## Task prompt
Print the passage of the small-business profile below that starts with "An international pandemic" and goes on through "would be working.", word for word.

## Selected text
====
One in a series of profiles of new small businesses in Hawai‘i that have launched since the pandemic shutdown.
An international pandemic hitting just as you launch an independent business may seem like an insurmountable barrier. Noelani Yoshino is ready for the challenge.
Yoshino started planning to open her own mortgage lending practice last year, but the inspiration began about 10 years ago. “At the time I had already had four years of experience under my belt, but was young, naive and more interested in the day to day. … Fast forward to 2019 and I was older, had given birth to my son, Liam, and was a bit more concerned about the future than just what would happen tomorrow.”
She realized her dream a few months ago with the opening of Pacific Horizon Lending, a full-service mortgage broker. However, quarantine forced Yoshino to change her opening in numerous ways, including the physical office where she would be working.
“We had to invest more into equipment and systems that would allow us to work with our team and our clients. Getting new office equipment was more of a challenge with shipping and manufacturing delays,” says Yoshino. The company is working out of Yoshino’s home in Pauoa for the time being.The pandemic has also made it harder for the company’s potential customers – some of whom are furloughed or no longer employed. All that plus Hawai‘i’s already challenging housing environment means it’s a tough time to start a mortgage business. Nevertheless, Yoshino is confident in her abilities and her team.
“I felt I could relate to most of my clients because I’ve lived here my whole life and can understand the challenges where the cost of living is very high. With the knowledge gained over the last 14 years, I hope I can provide guidance and opportunities for clients to navigate the sometimes confusing and complex mortgage environment.”
In fact, even before the pandemic began, Yoshino wanted to test herself.
“I was looking to grow as a person and felt the only way to do that was to challenge myself … which to me meant doing things that don’t necessarily already have a road map of what to do and how to be successful,” says Yoshino. She adds that, “when things get rough, that’s when you learn how to be most resourceful.”
For entrepreneurs that may be hesitating to get started, Yoshino suggests: “Stay true to your heart and don’t be afraid to jump into the driver’s seat of your own life. Don’t sweat the small stuff because every new day is an opportunity and it is you who will determine how big that opportunity can be.”
====
[Rows from a data source]
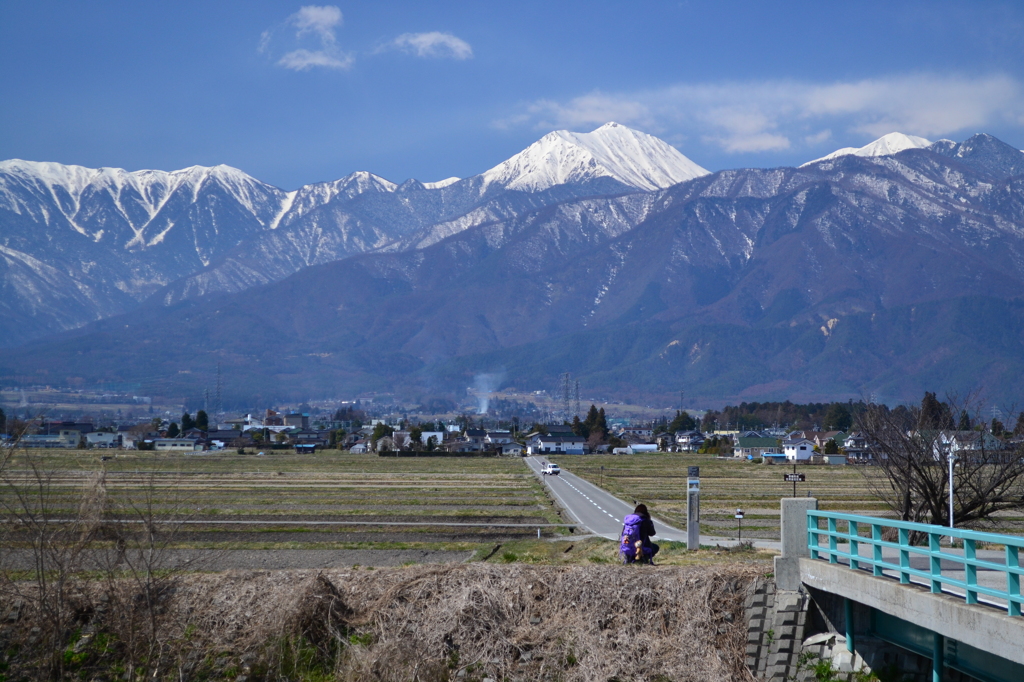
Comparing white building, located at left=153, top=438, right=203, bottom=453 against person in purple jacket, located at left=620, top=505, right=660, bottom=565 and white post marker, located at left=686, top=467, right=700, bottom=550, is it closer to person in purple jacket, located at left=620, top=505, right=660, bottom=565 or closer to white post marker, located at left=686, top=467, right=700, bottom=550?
white post marker, located at left=686, top=467, right=700, bottom=550

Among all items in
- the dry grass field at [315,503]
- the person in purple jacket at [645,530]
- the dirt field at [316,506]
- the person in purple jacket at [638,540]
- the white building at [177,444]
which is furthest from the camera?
the white building at [177,444]

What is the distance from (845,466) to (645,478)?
41865mm

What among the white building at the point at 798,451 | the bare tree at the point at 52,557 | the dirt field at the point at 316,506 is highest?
the white building at the point at 798,451

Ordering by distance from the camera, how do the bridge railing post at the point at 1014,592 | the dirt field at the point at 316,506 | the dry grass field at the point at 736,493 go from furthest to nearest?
the dry grass field at the point at 736,493
the dirt field at the point at 316,506
the bridge railing post at the point at 1014,592

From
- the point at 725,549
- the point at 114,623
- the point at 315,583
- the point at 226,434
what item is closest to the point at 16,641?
the point at 114,623

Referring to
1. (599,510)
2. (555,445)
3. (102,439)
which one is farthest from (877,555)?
(102,439)

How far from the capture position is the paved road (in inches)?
1443

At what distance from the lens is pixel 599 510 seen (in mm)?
49906

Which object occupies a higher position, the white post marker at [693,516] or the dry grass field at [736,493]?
the white post marker at [693,516]

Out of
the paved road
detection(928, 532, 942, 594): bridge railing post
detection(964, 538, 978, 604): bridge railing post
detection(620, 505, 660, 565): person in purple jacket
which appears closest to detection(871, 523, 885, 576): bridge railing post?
detection(928, 532, 942, 594): bridge railing post

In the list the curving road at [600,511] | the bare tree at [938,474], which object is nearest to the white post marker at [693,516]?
the curving road at [600,511]

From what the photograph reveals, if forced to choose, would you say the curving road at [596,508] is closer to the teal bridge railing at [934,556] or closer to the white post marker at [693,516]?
the white post marker at [693,516]

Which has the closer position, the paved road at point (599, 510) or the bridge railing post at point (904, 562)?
the bridge railing post at point (904, 562)

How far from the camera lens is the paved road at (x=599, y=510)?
3666 cm
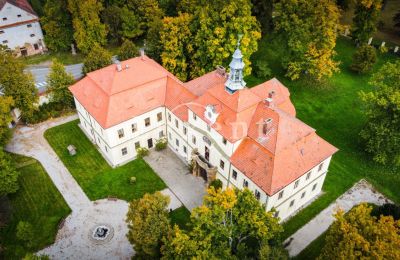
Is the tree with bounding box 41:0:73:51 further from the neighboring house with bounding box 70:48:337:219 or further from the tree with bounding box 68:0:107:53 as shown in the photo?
the neighboring house with bounding box 70:48:337:219

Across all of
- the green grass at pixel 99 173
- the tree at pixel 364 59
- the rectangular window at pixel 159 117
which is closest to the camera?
the green grass at pixel 99 173

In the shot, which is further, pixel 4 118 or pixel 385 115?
pixel 4 118

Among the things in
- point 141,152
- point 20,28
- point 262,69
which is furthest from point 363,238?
point 20,28

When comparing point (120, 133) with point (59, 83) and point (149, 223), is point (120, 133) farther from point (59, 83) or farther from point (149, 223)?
point (149, 223)

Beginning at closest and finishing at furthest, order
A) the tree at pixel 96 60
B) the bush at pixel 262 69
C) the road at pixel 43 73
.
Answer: the tree at pixel 96 60, the road at pixel 43 73, the bush at pixel 262 69

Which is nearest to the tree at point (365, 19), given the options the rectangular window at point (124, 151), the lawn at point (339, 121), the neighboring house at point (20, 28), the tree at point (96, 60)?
the lawn at point (339, 121)

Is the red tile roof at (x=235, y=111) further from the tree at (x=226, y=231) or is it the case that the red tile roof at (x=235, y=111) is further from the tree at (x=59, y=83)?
the tree at (x=59, y=83)

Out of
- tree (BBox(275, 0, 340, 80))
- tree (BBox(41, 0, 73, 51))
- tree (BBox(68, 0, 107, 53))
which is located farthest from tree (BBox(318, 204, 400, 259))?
tree (BBox(41, 0, 73, 51))

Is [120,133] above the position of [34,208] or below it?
above
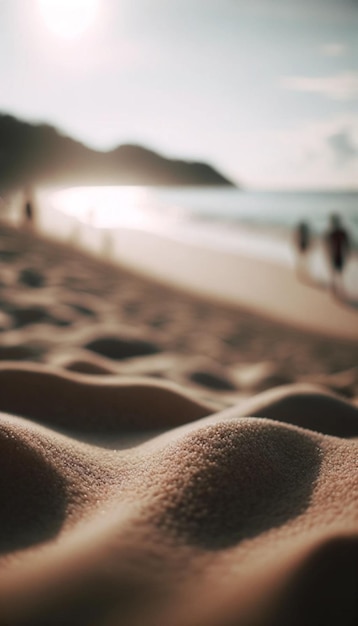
====
## Written solution
An international pandemic hitting just as you launch an independent business may seem like an insurmountable barrier. Noelani Yoshino is ready for the challenge.
Yoshino started planning to open her own mortgage lending practice last year, but the inspiration began about 10 years ago. “At the time I had already had four years of experience under my belt, but was young, naive and more interested in the day to day. … Fast forward to 2019 and I was older, had given birth to my son, Liam, and was a bit more concerned about the future than just what would happen tomorrow.”
She realized her dream a few months ago with the opening of Pacific Horizon Lending, a full-service mortgage broker. However, quarantine forced Yoshino to change her opening in numerous ways, including the physical office where she would be working.